Reading Time: 5 minutes

“They took it out in pieces,” she told me.  

My friend was discussing a pregnancy that she had very much wanted as a married woman in her 20s. It had failed inside her and had to be removed, as she said, in pieces. Otherwise, she would have died of sepsis. She was devastated by this loss. Whether this is what led to the failure of her marriage a year or so later is anybody’s guess.

Women often feel guilty if their pregnancy miscarries. Religious women are often told that their bodies are the result of “Intelligent Design,” and the expectation is that their bodies are the perfect retorts for growing and continuing a pregnancy.  Even those who are not religious tend to think that our bodies, having evolved over millions of years, must be nearly perfectly adapted for the process of carrying a pregnancy and giving birth. 

Yes, our bodies did evolve. But evolution’s standard for the success of a system is not perfection, or even near-perfection.

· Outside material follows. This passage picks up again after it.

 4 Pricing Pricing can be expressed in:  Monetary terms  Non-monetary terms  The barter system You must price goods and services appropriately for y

The standard for success in an evolved system is, “It doesn’t cause death before reproduction too often.” That’s a pretty low standard. It takes no account of human suffering, and it certainly takes no account of the occasional unsuccessful embryo. So long as enough people survive to reproduce, the species keeps going. Deaths or disfigurements in individual conceptuses don’t matter, so long as the population itself continues.

As a result, a human pregnancy is actually a pretty tenuous affair. One thing that would help women in general—and men as well—would be an understanding of just how tenuous a situation a human pregnancy actually is. 

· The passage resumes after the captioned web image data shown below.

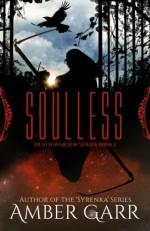 Soulless (Death Warden Series) (Volume 1) - Amber Garr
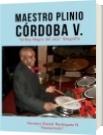MAESTRO PLINIO CORDOBA VALENCIA - Homero Daniel Rodriguez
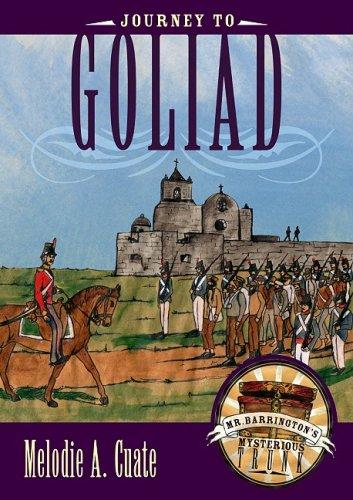 Journey to Goliad (Mr. Barrington's Mysterious Trunk) pdf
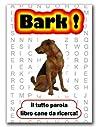 Bark! il tutto parola libro cane da ricerca!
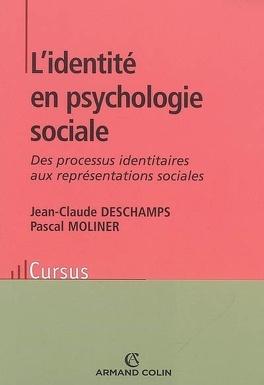 Couverture du livre : L'identité en psychologie sociale : des processus identitaires aux représentations sociales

 When does the soul enter the body?

We are not helped by the fact that anti-abortionists often claim that “life” begins at conception,  especially since what is formed at conception is a cell with a new combination of DNA. The life that allows that DNA molecule to replicate is the woman’s life.

However, when anti-abortionists talk about life “beginning” at conception, what they actually mean is that they believe a divine soul is actively placed into a fertilized egg at the exact moment that egg and sperm fuse. This imagined process of God turning it from meat into a human being by inserting a soul is called “ensoulment.”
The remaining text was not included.